§ REQUIREMENT: Locate the word "with" in the data below, then copy every line that holds it.

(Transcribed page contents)

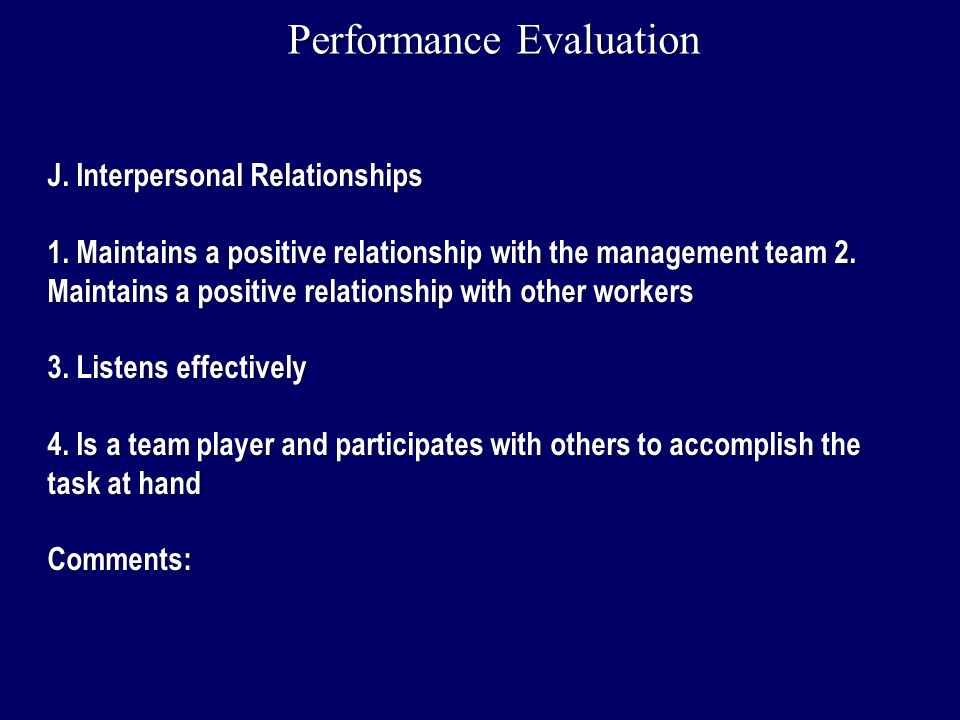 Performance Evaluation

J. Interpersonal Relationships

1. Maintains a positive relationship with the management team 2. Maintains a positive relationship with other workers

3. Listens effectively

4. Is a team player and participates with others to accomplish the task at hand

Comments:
==
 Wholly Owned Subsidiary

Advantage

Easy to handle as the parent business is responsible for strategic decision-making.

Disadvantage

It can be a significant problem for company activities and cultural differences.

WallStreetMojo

§ THE ANSWER:
1. Maintains a positive relationship with the management team 2. Maintains a positive relationship with other workers
4. Is a team player and participates with others to accomplish the task at hand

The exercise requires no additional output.